Banking regulation has an effect on Hackability

January 9, 2025 - 5 Min Read

Banking regulation has an effect on Hackability

Banking regulation has an effect on Hackability

Banks are known for their strong security efforts and better-than-average protection from hacking. According to Autobahn Security’s previous Hackability Score calculation, banks ranks among the top three industries with the highest level of protection.

Bank security could be driven by evolution or by compliance

Banks’ security advantage has two potential root causes:

  • Either banks are under increased hacking pressure and hence have more reason and opportunity to learn from hacking attempts (security evolution)
  • Or banks are under additional scrutiny from their regulators, who enforce security measures that security evolution would not naturally bring about (security compliance)

The difference between these two drivers is measurable in the sub-scores of the SRLabs Hackability Score:

  • Security evolution, on the one hand, would bring about a higher overall level of security as hackers are excellent at exposing weak links
  • Banking regulation, on the other hand, would focus on certain areas at the expense of drawing attention away from other areas, thereby leading to an uneven distribution among the Hackability sub-scores

We find this unevenness in our measurement, confirming that compliance with banking regulation is a driver behind banks’ security advantage:

The Hackability of banks arises mostly from missing patches

Regulation has measurable effects in skewing attention

Banks perform better than other industries in hardening their Internet-exposed assets. You can achieve asset hardening through checklists and top-down compliance.
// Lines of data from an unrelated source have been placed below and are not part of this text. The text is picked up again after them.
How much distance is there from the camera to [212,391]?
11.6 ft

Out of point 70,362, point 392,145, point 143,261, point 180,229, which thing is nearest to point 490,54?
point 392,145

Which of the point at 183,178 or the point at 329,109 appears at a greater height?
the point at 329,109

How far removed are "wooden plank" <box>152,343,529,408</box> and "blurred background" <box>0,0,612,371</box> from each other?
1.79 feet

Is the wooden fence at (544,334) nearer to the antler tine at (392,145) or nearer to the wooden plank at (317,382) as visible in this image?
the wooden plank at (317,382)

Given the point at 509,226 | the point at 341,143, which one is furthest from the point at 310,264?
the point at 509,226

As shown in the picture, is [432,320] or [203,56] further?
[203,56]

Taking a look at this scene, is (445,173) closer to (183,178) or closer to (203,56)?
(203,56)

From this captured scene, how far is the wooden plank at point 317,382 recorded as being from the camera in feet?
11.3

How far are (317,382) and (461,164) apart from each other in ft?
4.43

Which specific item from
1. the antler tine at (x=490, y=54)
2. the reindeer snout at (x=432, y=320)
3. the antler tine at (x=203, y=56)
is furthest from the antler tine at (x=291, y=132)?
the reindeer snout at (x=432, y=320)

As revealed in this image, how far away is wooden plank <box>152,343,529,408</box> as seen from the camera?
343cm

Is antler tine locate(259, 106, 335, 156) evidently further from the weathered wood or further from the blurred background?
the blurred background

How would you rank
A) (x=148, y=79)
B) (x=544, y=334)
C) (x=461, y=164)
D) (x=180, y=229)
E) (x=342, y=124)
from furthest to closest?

Security operations including patching, are more difficult to achieve through checklists and compliance, making issues arising from bad security operations less responsive to regulation. As expected, banking, which faces higher regulation compared to other industries, disproportionately lacks patches.
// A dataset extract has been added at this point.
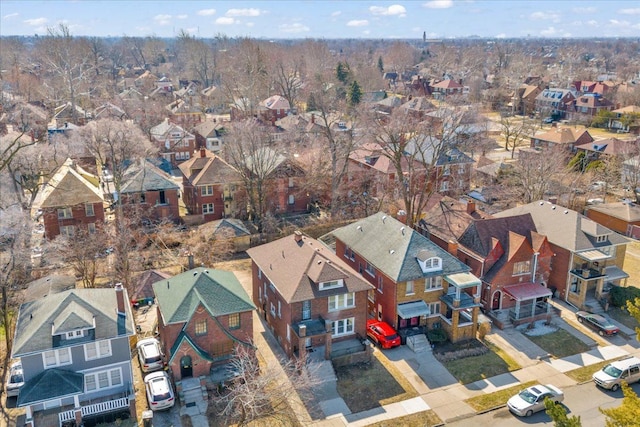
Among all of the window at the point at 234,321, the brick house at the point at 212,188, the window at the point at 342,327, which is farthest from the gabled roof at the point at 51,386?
the brick house at the point at 212,188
In absolute terms, banks have fewer issues relative to other industries. However, banks also invest significantly more in information security than other industries. The resulting gap between banks and non-bank security is smaller than the differences in security budget would suggest.

There could be many additional factors contributing to the higher-than-expected Hackability of banks, but the trend is clear; while banks’ protection are better on average, something keeps their attention away from security maintenance tasks such as patching. We think that regulation is partly responsible for this attention skew.

Banking regulation does have a measurable effect, but not necessarily a positive one:  Banks appear to spend their large security budgets on comprehensive hardening. Beyond this core topic of security compliance, banks have surprisingly average security levels. For example, banks’ performance around credential and authentication management,  and limiting the exposure of management interfaces to the Internet is underwhelming. These weaker links of the protection chain determine the overall security level.

Our research data suggests that if banks spent their large security budgets more similarly to those in other industries who typically follow security evolution over security compliance, their efforts in lowering Hackability would be more effective.